What specific skills learned in The Hidden Genius Project have been most beneficial for you?

Because of The Hidden Genius Project, I’ve been able to develop my communication, problem-solving, and storytelling skills. 

When I first joined the program, I didn’t understand the nuances of networking and the magnitude of first impressions. With the support of the staff, I learned how to give an elevator pitch about myself without oversharing, and concisely explaining an idea. To this day, this skill has helped me better understand how to introduce myself, whether in an email or in person. Plus, the practice gave me an extra boost of confidence in my own skills as a networker and made me feel less shy about telling people my story. 

I’ve also learned how to bounce back from mistakes and challenges because of my experience in the program. Making mistakes is something we all have experienced and many people don’t know how to bounce back from failure. Before I joined The Hidden Genius Project, I struggled with holding myself accountable for the mistakes I made. This in turn made it very difficult for me to learn from my mistakes instead of making excuses. Specifically, Akeem Brown (former Programs Director), cared enough about me to explain why mistakes are so important and what to do about them. Now, I feel proud of the responsibility I have, and when mistakes are made I gladly hold myself accountable.

As a writer, I pride myself on being able to convey an idea, tell a story or make an argument in such a way that the audience is able to not only understand but personally relate to my words. In the beginning, I had trouble understanding why anyone should read my work and if they did, what would keep them engaged till the very end. So without having an explanation of the importance of a narrative hook my writing would always suffer. That was until I met Sean Valentine (Chief Strategic Initiatives Officer). With his help, I was able to finally figure out what my writing was missing—a good hook! To this day, I often feel my writing could use a bit more polish but Sean was the one who inspired me and gave me the confidence I needed to put pencil to paper. I will always remember that. 


What was the most important thing you gained on a personal level (development, relationship, community, etc.) from participating in The Hidden Genius Project?

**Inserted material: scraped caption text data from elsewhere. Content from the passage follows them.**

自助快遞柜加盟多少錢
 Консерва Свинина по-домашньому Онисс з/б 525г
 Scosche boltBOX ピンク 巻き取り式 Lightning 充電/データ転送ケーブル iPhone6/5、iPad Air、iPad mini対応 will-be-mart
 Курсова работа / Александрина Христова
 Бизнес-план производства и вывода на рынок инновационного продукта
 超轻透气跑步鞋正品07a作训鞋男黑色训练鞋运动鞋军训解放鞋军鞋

The sense of community The Hidden Genius Project provides us with is something that I will never forget. If you’re a new applicant and feeling nervous about meeting new people then The Hidden Genius Project is for you. I often struggled with social anxiety and trust me when I say that the brotherhood of the program is second to none in terms of making you feel like family.

In what ways have you remained involved with The Hidden Genius Project since completing the 15-month Intensive Immersion program?

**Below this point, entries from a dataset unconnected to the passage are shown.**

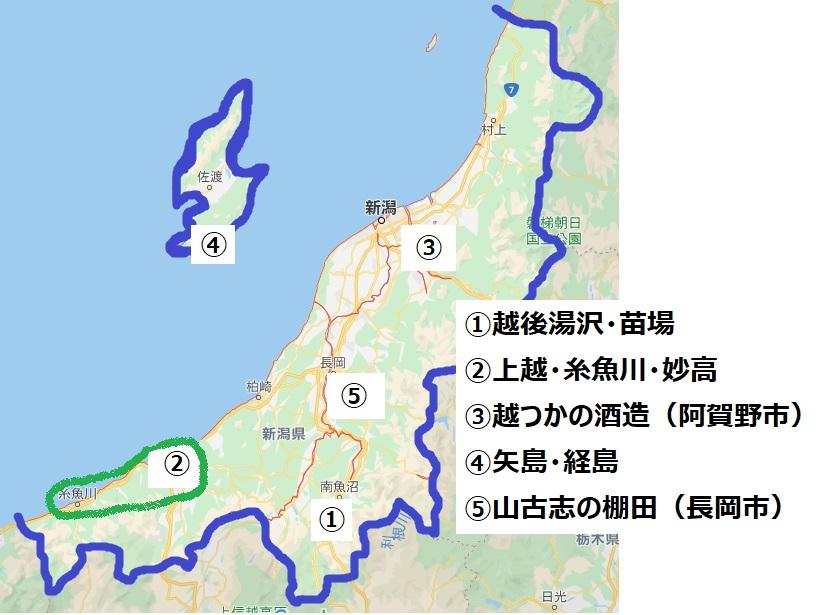 新潟県観光地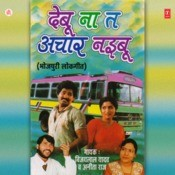 Buxar Jila Bhojpur Song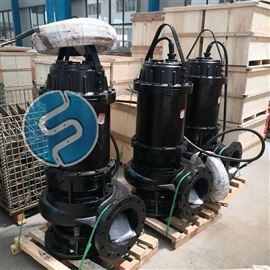 WQ10-10-0.75耐腐蚀潜水排污泵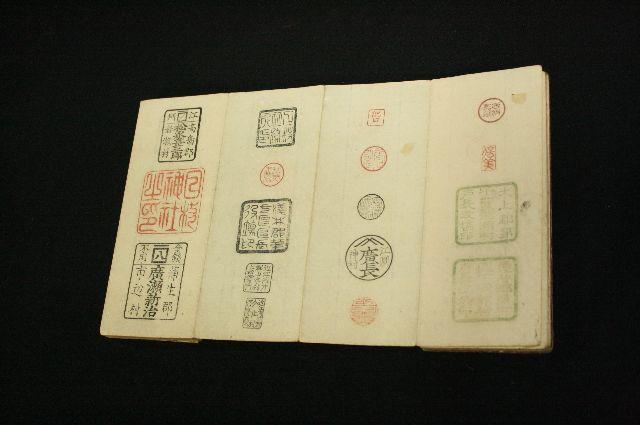 印相体が存在しなかった明治時代初期の印譜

Since graduating from the program, I’ve had several opportunities to be an ambassador for The Hidden Genius Project at various events and programs. Earlier this month I helped support them at a tech event for students in Atlanta at Codehouse Tech Exposure Day (see highlights HERE). I’ve given speeches, interned at Kaiser Permanente’s KP Launch Program, and supported other incoming Geniuses with their assignments and projects. These experiences have helped me navigate these professional work environments and better prepare me for similar job opportunities in the near future

If you could talk to yourself just before you applied, what is one thing you would say?

Just do it! Seriously, I’d tell myself not to worry about how people see you and just be yourself. If you think you’re a nerd or a tough guy, it doesn’t matter. because that doesn’t matter as soon as you step foot into the program. You realize quickly everyone is here to learn and grow. 

What words of encouragement do you have for future Geniuses?

Be thoughtful of others and be yourself, that is all it takes. 🙂

Since 2012, nearly 9,800 students have revealed their genius through our Immersion, Catalyst, and Community Partner Programs, and so many more are waiting to shine.